LibHashSet is a simple hash set implementation for C99.
Go to file
2022-12-01 18:37:11 +01:00
etc/style Added script to generate README file. 2022-11-29 18:10:04 +01:00
example Updated README file. 2022-12-01 18:37:11 +01:00
libhashset Updated README file. 2022-12-01 18:37:11 +01:00
test Some code clean-up. 2022-12-01 16:47:11 +01:00
.gitignore Added separate "test" and "example" projects. 2022-11-28 17:46:49 +01:00
config.mk Improved Makefiles to build the "shared" library (DLL). 2022-12-01 16:26:47 +01:00
hashset.sln Added separate test project for hash-map. 2022-11-30 16:41:14 +01:00
LICENSE.txt Added LICENSE file. 2022-11-21 18:41:18 +01:00
make.cmd Added ARM64 configurations. 2022-11-25 16:58:37 +01:00
Makefile Simplified Makefiles. 2022-11-30 21:04:36 +01:00
mk-docs.cmd Added script to generate README file. 2022-11-29 18:10:04 +01:00
README.md Updated README file. 2022-12-01 18:37:11 +01:00

Introduction

LibHashSet is a hash set and hash map implementation for C99. It uses open addressing and double hashing.

At this time, the only types of elements supported are uint16_t, uint32_t and uint64_t.

This hash set implementation has successfully been tested to efficiently handle several billions of items 😏

Getting Started

Here is a simple example of how to use LibHashSet in your application:

#include <hash_set.h>
#include <stdio.h>

int main(void)
{
	uint64_t item;
	uintptr_t cursor = 0U;

	/* create new hash set instance */
	hash_set64_t* const hash_set = hash_set_create64(0U, -1.0);
	if (!hash_set)
	{
		fputs("Allocation has failed!\n", stderr);
		return EXIT_FAILURE;
	}

	/* add a number of items to the hash set, the set will grow as needed */
	puts("Insertign items, please wait...");
	while (have_more_items())
	{
		const errno_t error = hash_set_insert64(hash_set, get_next_item());
		if (error)
		{
			fprintf(stderr, "Insert operation has failed! (error: %d)\n", error);
			return EXIT_FAILURE;
		}
	}
	puts("Done.\n");

	/* print total number of items in the hash set*/
	printf("Total number of items: %zu\n\n", hash_set_size64(hash_set));

	/* print all items in the set */
	while (hash_set_iterate64(hash_set, &cursor, &item) == 0)
	{
		printf("Item: %016llX\n", item);
	}

	/* destroy the hash set, when it is no longer needed! */
	hash_set_destroy64(hash_set);
	return EXIT_SUCCESS;
}

API Reference

This section describes the LibHashSet programming interface.
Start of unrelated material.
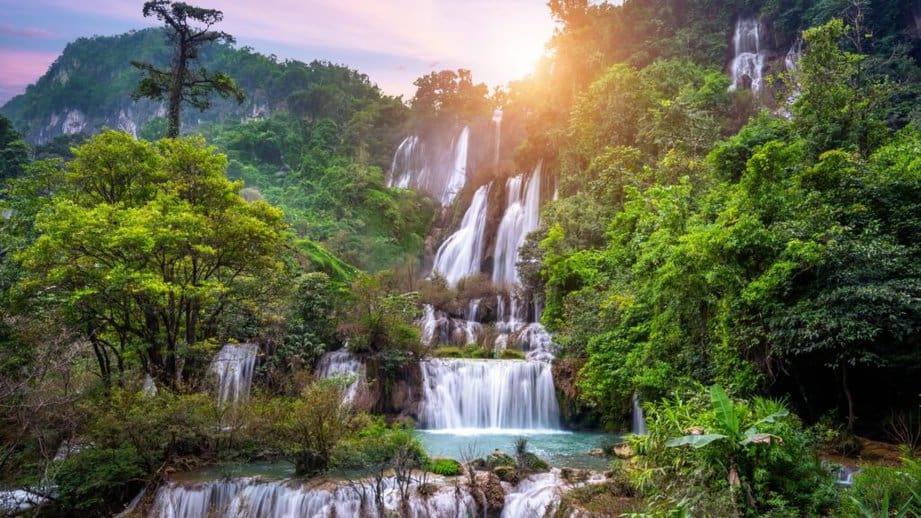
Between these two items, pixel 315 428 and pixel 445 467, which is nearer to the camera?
pixel 315 428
The functions for managing hash sets are declared in <hash_set.h>, whereas the functions for managing to hash maps are declared and <hash_map.h>.

LibHashSet supports sets and maps containing elements of different integral types. For each element type, separate functions are provided. The functions for uint16_t, uint32_t and uint64_t can be distinguished by the suffix …16, …32 and …64, respectively. In the following, the functions are described in their "generic" form.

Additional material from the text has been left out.